▸ Document excerpt:
** Begin **

Monday, May 19, 2008

Coincident Indicators Fall Again

Just as I predicted, the latest release on leading, coincident and lagging indicators included a downward revision of the March number for coincident indicators, as well as the February number. Instead of seeing a 0.2% decline in February and a 0.1%
rise in March, they fell 0.3% in February and was unchanged in March. Now they say the April number was unchanged. It seems clear however, especially with the sharp decline in industrial production that this number too will be revised down and so be negative.

Although usually ignored by the financial medua, the coincident indicators are important because they are used by NBER to determine if and when a recession has started.

I should however caution that the so-called tax rebates might give a temporary and artificial boost to one of the coincident indicators, real disposable income excluding transfer payments. To the extent the so-called rebate is treated as what it really is, a transfer payment, it won't affect these numbers. However, as some of it will be treated as a tax cut, and so boost real disposable income excluding transfer payments, this indicator will be boosted. This of course goes against the intent of this indicator, to measure market and employment based income, and so indirectly the value of production, but it will nevertheless probably be accounted for that way. This mean that this indicator, and by extension the coincident indicator index, will appear stronger than it really is. But those of you who read this blog will be able to see through it.

Saturday, May 17, 2008

Norway's Gladstone Gander Economy

Today is May 17th, Norway's national day, so perhaps a review of the Norwegian economy is warranted. I actually did review it 2 years ago on the Der Invest Informant web site. In these two years, not much have changed so what I wrote there still holds so I won't repeat it here and instead recommends you to follow the link and read it the article. The only difference is that the oil price is even higher now than then, and that the Norwegian krona has strengthened even more (at that time a US$ stood at 6 NOK, now it costs only 5 NOK), so the Norwegian budget- and current account surplus is even higher now, particularly in dollar terms. And because of this, the relative wealth of the Norwegians are even greater now than then. Indeed, at current exchange rates, Norway's GDP per capita will likely surpass $100,000-more than twice as high as in the United States and most Western European countries. While this advantage is much lower if you consider the very high cost of living in Norway, it is certainly the case that Norway is richer than any other country in the world except for Luxembourg and maybe also some Arab Gulf state.

Not that Norwegians can actually enjoy it as the government forcibly saves all of the oil revenues in a special oil fund that invests in foreign securities. This policy, as I wrote in the article is basically supported by all parties except the in theory libertarian but in practical politics right-wing populist Progress Party (Fremskrittspartiet (FRP) in Norwegian), who wants to if not halt, then at least reduce this forced savings and use it for dramatic tax cuts combined with increased spending in some areas. A somewhat humorous note was in the latest Progress Party congress, when the party's taxation spokesman Gjermund Hagesæter attacked socialist finance minister Kristin Halvorsen and said she was like Onkel Skrue, the Norwegian name for Uncle Scrooge or Scrooge McDuck, and had brought a figure of that Ddisney character to illustrate this.

After having pointed out that despite the record oil wealth, Norwegans were forced to pay more taxes than ever, he asked the gathering what the similarities between Halvorssen and Scrogge McDuck was and answered this himself by saying

"Ja, for uten at de begge er store i nebbet da. De sitter begge på store pengesekker og de er like gjerrige. Kristin Halvorsen er Norges svar på Onkel Skrue!"

** End **

▸ Entries provided:
** Begin **

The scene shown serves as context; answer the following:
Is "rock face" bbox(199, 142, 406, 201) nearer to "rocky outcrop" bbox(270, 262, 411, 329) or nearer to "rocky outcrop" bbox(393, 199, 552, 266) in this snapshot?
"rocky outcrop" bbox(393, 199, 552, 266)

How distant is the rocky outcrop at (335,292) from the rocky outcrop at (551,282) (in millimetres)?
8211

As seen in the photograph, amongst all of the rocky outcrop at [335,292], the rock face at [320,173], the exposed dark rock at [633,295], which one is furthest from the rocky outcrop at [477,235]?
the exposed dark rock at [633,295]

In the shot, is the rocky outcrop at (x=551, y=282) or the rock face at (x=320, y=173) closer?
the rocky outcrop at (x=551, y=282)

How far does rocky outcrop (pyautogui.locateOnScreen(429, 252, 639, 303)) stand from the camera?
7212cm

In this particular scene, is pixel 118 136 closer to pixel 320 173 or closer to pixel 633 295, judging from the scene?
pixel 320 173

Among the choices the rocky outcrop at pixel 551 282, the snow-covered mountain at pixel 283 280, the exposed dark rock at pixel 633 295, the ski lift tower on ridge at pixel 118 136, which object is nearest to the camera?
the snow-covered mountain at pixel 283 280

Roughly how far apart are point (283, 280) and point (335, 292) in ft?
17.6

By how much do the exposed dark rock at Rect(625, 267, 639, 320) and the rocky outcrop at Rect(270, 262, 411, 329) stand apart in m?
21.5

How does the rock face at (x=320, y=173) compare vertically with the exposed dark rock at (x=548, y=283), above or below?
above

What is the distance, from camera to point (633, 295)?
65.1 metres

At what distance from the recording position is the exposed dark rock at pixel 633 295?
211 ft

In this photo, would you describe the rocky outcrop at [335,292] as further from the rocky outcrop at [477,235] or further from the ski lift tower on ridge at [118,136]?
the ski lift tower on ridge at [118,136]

** End **

▸ Given exercise 1:
In the economics blog excerpt, what does NBER use the coincident indicators to determine?
▸ Given exercise 2:
Proceed with the economics blog excerpt, starting right after the quoted Norwegian remark.
The entries are unrelated to the economics blog excerpt.

▸ Written reply 1:
Whether and when a recession has started.

▸ Written reply 2:
Which in English means: "Well, I mean aside from both having a big beak. They are both sitting on hugh amounts of money and they are both equally greedy. Kristin Halvorsen is Norway's version of Uncle Scrooge!"

Still, while Kristin Halvorsen may be a statist version of Scrooge McDuck, the Disney character that best describes the Norwegian economy is arguably Gladstone Gander.


Gladstone Gander is the cousin to Donald Duck that is a rival for Daisy Duck, but in sharp contrast to Donald has really unbelievable luck. Gladstone Gander never works or save any money, but because of his unbelievable luck he still always have enough money to live comfortably, because whenever he runs out of cash he simply walks out on the street where he finds a lottery ticket which gives him a winning of $100,000 or some other large sum that enables him to live comfortably without working.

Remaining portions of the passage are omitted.